Whether you stay in the hotel or not, if you’re visiting Antibes, do make time for an aperitif on its terrace overlooking the coastline, which Fitzgerald describes in both The Great Gatsby and Tender is the Night. You can still see a small blinking green lighthouse, just a hundred yards off, warning ships about the shallow rocky shore. The lighthouse may have been the model for the green light on the dock that many literary critics say symbolised Jay Gatsby’s longing for the elusive Daisy, and his goal of belonging to the moneyed set. “Gatsby believed in the green light, the orgastic future that year by year recedes before us. It eluded us then, but that’s no matter – tomorrow we run faster, stretch out our arms farther …”

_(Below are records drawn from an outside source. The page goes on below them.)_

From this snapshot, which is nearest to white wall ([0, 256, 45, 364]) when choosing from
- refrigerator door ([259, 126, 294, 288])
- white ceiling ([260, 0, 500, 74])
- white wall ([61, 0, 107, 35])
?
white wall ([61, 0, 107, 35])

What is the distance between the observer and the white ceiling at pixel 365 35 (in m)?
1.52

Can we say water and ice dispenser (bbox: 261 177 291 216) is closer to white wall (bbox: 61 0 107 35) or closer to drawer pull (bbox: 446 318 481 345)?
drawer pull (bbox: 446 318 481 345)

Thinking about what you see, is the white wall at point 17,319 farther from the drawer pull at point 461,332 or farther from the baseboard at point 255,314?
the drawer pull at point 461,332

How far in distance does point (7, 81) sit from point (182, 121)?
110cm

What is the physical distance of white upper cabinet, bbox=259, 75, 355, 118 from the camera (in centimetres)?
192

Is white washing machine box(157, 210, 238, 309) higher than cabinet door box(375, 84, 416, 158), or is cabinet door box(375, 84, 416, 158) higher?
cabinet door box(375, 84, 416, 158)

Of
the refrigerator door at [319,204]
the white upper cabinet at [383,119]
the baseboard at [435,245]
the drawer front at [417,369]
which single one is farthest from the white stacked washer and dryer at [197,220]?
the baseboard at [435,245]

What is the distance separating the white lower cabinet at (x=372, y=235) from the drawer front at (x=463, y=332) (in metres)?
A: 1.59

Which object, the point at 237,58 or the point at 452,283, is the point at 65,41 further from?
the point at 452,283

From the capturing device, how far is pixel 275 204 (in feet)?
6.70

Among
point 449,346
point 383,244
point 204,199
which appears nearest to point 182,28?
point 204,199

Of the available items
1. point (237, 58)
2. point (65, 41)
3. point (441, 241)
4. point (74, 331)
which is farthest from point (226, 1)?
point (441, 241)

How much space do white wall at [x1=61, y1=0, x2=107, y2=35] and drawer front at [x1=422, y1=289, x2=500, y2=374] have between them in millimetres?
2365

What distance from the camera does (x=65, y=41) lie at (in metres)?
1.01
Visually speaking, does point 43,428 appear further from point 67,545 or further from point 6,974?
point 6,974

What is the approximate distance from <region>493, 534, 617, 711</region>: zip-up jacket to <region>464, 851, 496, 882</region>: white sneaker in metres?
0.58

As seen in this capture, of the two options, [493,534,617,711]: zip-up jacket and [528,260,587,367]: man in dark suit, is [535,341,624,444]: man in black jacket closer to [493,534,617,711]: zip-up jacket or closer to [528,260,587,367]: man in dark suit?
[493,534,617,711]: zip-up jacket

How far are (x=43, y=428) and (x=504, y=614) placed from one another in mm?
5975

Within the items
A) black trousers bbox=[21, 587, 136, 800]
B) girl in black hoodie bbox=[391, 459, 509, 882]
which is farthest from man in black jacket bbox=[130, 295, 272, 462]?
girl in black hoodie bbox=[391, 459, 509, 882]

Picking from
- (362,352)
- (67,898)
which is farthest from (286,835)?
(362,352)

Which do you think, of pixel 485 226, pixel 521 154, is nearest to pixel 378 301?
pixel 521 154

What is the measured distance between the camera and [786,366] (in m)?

Every year, the Hôtel Belles Rives hosts the Prix Fitzgerald, which honours a novel or short story that reflects the spirit and art of living embodied by the American writer. This year’s nominees included Irish actor Gabriel Byrne, Manuel Vilas, Antoine Wilson, Joyce Carol Oates, Domenico Starnone and Quentin Tarantino. The latter won for his book Cinema Speculation, an entertaining cocktail of personal memoir, cultural criticism and Hollywood history; www.bellesrives.com.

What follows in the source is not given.